-- Start READING TEXT --
Other Runtime Options

Running the sysmond program with the -help argument will produce a listing of all the options that can be used on the command line:

  Solaris# /usr/local/bin/sysmond -help
  Usage: /usr/local/bin/sysmond [ -f config-file ] [ -n ] [ -d ]
     [ -v ] [ -t ] [ -p port ] [ reload ]
    -b             : IP Address to listen on
    -f config-file : Alternate config file location
            DEFAULT: /usr/local/etc/sysmon.conf
    -n             : Don't do notifies
    -d             : Don't fork
    -i             : Disable ICMP
    -v             : Print version then exit
    -w             : Toggle warning messages
    -D             : Toggle debug messages
    -M             : Toggle memory debugging
    -t             : Test/check config file then exit
    -p #           : Change port number listening on (0 to disable)
    -q             : Quiet
    -l             : do not syslog
    reload         : Test/check config file, and if it passes ...
    pause          : Suspend/resume monitoring (SIGUSR2)
    resume         : Suspend/resume monitoring (SIGUSR2)
    stop           : End monitoring and quit (SIGTERM)

Configuring Sysmon

Once you have verified that sysmond is up and running, you can begin to fill out the configuration with the devices you wish to monitor. The Sysmon configuration is made up of a list of objects to be monitored, along with a section of global configuration options. Within each object definition, you must specify the IP address of the device to be tested, the kind of test that should be performed, and any objects the device depends on. When object A is configured to depend on object B, notifications will not be sent about the status of object A if object B is also unreachable.

Note that each line of the configuration ends with a semicolon, except for lines that end with an open curly brace. Additionally, lines beginning with a pound sign (#) are ignored and can be used for comments.

The Root Node

Sysmon requires one object to be defined as the root of the device hierarchy. This is the object that all others depend upon to be up. A good choice for this is the server that Sysmon runs on itself, as was configured in the earlier example. Note that in defining the root node, the name of the object must be in quotation marks:

  root="server";

Objects and Dependencies

Now you can add to the configuration other objects to be monitored. Start by adding a simple ping test for the router that server.example.com is connected to:

  object router1 {
    ip "192.0.2.5";
    type ping;
    desc "Router1";
    dep "server";
    contact "[email protected]";
  };

The Object Name

First note the name of the object, here “router1.” The name does not need to correspond to the hostname of the device, though having it correspond may keep the configuration easy to maintain. The object name is used solely for referencing the object later in the configuration. It can be any text string you like, as long each object has a unique name.

Setting the IP Address

The first object option listed above is the ip option, which specifies the IP address of the device to be tested. This field can really contain either the hostname or the IP address of the device. There are advantages and disadvantages to both. If an IP address is used, Sysmon will have no dependence on DNS’s working properly, and the test will be performed appropriately even if DNS has failed. However, if you have many pieces of equipment to keep track of and the hardware being monitored may be replaced by a device with a different IP address that later takes over the older hostname, it would be highly preferable to use hostnames instead of IP addresses. This way, your Sysmon configuration does not become a second place where DNS information must be maintained. Sysmon does keep its own DNS cache, which gives you some ability to control the interaction between Sysmon and the DNS independent of the software running on the server. The options that control this behavior are described in the section on Global Options.
-- End READING TEXT --
-- Start GIVEN MATERIAL --
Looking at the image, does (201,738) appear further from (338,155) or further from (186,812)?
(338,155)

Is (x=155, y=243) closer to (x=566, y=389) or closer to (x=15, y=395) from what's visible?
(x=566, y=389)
-- End GIVEN MATERIAL --
# TO-DO LIST
A: Rewrite the Sysmon text between "Configuring Sysmon" and "used for comments.", inclusive, with "pound sign" changed to "hash sign".
B: Continue the Sysmon text from its last sentence.

# RESULTS BY TASK
A:
Configuring Sysmon

Once you have verified that sysmond is up and running, you can begin to fill out the configuration with the devices you wish to monitor. The Sysmon configuration is made up of a list of objects to be monitored, along with a section of global configuration options. Within each object definition, you must specify the IP address of the device to be tested, the kind of test that should be performed, and any objects the device depends on. When object A is configured to depend on object B, notifications will not be sent about the status of object A if object B is also unreachable.

Note that each line of the configuration ends with a semicolon, except for lines that end with an open curly brace. Additionally, lines beginning with a hash sign (#) are ignored and can be used for comments.

B:
Setting the Test Type

The next line in the object added above directs Sysmon to perform a ping test on the device in question. There are 10 other possible values for the the test type, all of which are listed in Figure 7.3. Most of these tests are configured just like the ping test: Simply declare the test type, and you’re done. For a few of them, there are extra options you must use. For example, in configuring an object to test Web service, using the www test type, you must include the url and urltext options:

Table 7.3. Sysmon Test Types.

Test

Function

Options

ping

standard ping test

 

pop3

working POP3 server

username, password

tcp

generic listening TCP port

port

udp

generic listening UDP port

port

radius

working radius server

username, password, secret

nntp

listening news server

 

smtp

listening mail server

 

imap

listening IMAP server

 

x500

listening x500 directory server

 

www

listening web server

url, urltext

sysmon

running remote sysmon server

 
  object web-server {
    ip "www.example.com";
    type www;
    desc "Main Web Server";
    dep "router1";
    url "http://www.example.com/";
    urltext "<TITLE>";
    contact "[email protected]";
  };

This tests the URL http://www.example.com/. If the page is not loadable or does not contain the text <TITLE>, the test will fail.

The tcp and udp tests must have a port number specified so that Sysmon knows which port to test. The pop3 test requires a valid username and password, and the radius test requires the same, along with a radius secret string.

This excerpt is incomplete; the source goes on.